* BEGIN Selected passage *

NAPACOR Village Girls

 A Tender Response To People Living On The Edge

Tim FauschBy Tim Fausch                                                                                                                                         ER Communications


I know that within a few years, these kids will be forced to consider life on the streets, where every bad thing awaits them.

It’s the middle of storm season in the Philippines. We’ve dodged two monsoons during our 10-day trip, although heavy rains pound us in between.

I’m amazed at the matter-of-fact manner in which Filipinos endure monsoons. Downed trees. Backed up traffic. No power. No school.

Life disrupted. If the same storm hit the U.S., we’d be paralyzed.

Monsoon Chainsaw near Manila
A monsoon knocked out power to parts of greater Manila.

Filipinos respond with a collective shrug. Utility crews wield chain saws, Pedi cab drivers drop their plastic covers, bikers throw on ponchos, and kids run barefoot without noticing they are soaked. Life goes on with barely a blip.

* END Selected passage *
* BEGIN Record extracts *

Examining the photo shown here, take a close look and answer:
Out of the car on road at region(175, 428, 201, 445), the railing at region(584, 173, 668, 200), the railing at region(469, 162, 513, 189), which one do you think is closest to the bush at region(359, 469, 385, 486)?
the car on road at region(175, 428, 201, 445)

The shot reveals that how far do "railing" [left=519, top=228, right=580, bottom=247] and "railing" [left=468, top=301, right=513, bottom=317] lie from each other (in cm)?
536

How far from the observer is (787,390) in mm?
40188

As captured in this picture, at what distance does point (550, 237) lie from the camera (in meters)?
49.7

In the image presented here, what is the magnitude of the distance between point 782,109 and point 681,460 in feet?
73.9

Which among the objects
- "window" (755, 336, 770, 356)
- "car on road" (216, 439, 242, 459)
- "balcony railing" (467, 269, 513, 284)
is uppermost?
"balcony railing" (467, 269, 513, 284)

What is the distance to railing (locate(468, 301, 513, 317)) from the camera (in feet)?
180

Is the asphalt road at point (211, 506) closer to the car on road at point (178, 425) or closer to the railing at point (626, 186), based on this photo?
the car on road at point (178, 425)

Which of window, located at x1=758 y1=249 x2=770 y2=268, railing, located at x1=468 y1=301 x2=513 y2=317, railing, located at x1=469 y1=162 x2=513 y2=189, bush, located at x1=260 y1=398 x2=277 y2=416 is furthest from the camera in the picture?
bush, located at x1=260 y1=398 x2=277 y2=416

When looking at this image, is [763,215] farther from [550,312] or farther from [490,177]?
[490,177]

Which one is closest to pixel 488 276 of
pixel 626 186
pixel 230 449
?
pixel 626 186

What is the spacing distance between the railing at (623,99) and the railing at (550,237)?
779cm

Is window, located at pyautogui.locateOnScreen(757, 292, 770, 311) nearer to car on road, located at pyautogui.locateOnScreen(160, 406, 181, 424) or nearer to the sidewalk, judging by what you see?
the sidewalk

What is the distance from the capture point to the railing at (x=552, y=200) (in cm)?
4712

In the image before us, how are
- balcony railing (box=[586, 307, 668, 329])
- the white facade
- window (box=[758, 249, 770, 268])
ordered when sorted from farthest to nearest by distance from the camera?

* END Record extracts *
* BEGIN Record extracts *

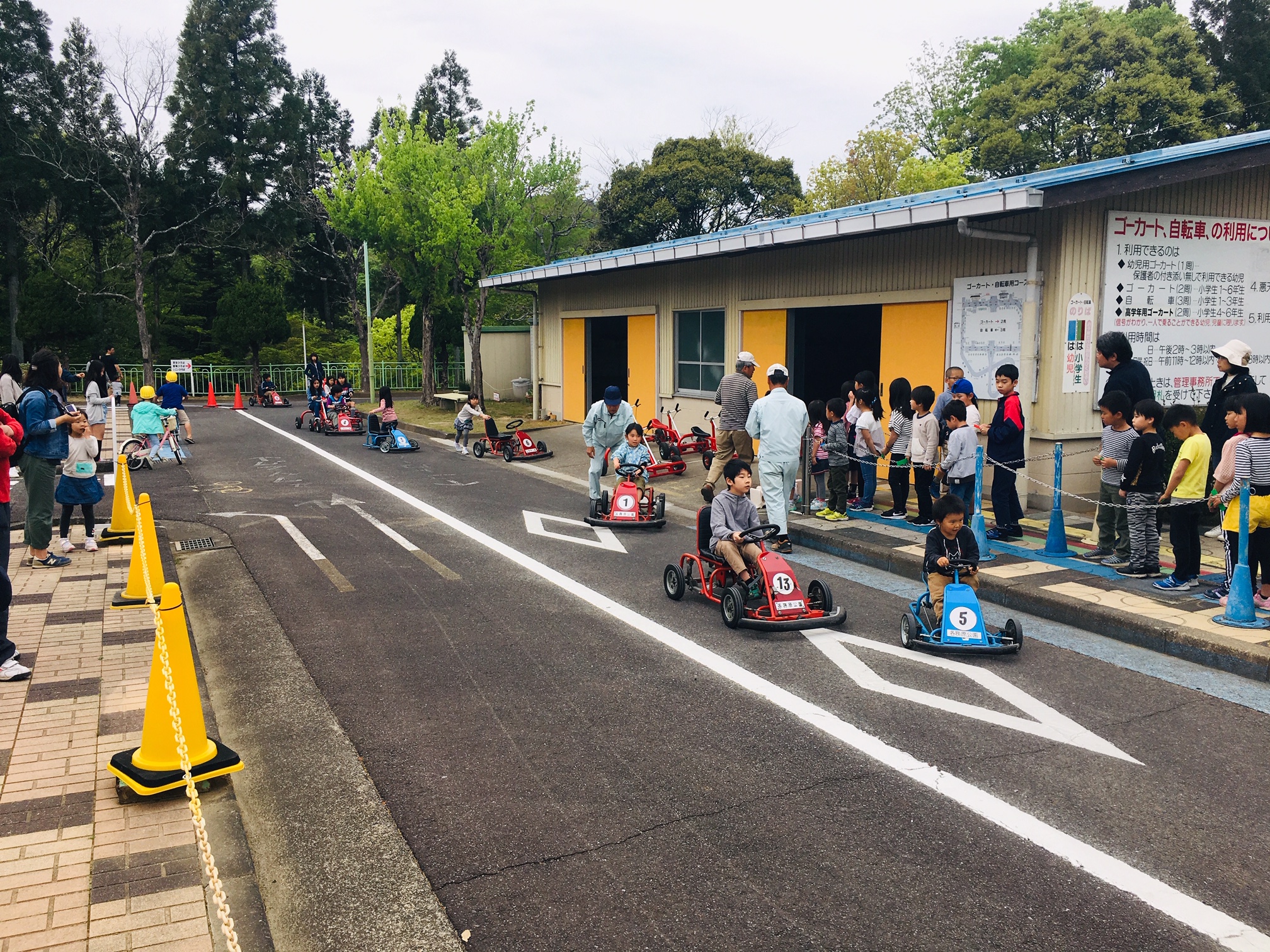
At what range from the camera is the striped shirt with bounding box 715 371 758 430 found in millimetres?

* END Record extracts *

Pick up the article about storm season in the Philippines right after its last sentence and keep writing it.

Today our four-man Extreme Response team has an appointment to visit IT Tender, one of our partner organizations here in the Asia Region.  IT Tender is part of International Teams Philippines and is comprised of seven staff members. They embrace the Herculean task of caring for the street kids and those living in poverty in Mutinlupa City, near Manila.

From an outsider’s point of view, it seems like a hopeless endeavor. There are simply too many dirty, uneducated, glue-sniffing beggars to help. The poverty is too vast. The task is too large.

Why bother to rescue a few, when there are so many?

The IT Tender staff doesn’t see it that way at all. Several of the staff have lived in poverty. Some still do. They have lived the lives of desperate kids and know how to alter their outcomes. They understand how to help change their lives. One staff member even lived in the squatter community located directly behind the IT Tender offices.

John Coffey at NAPACOR
John Coffey visits a family in a squatter community.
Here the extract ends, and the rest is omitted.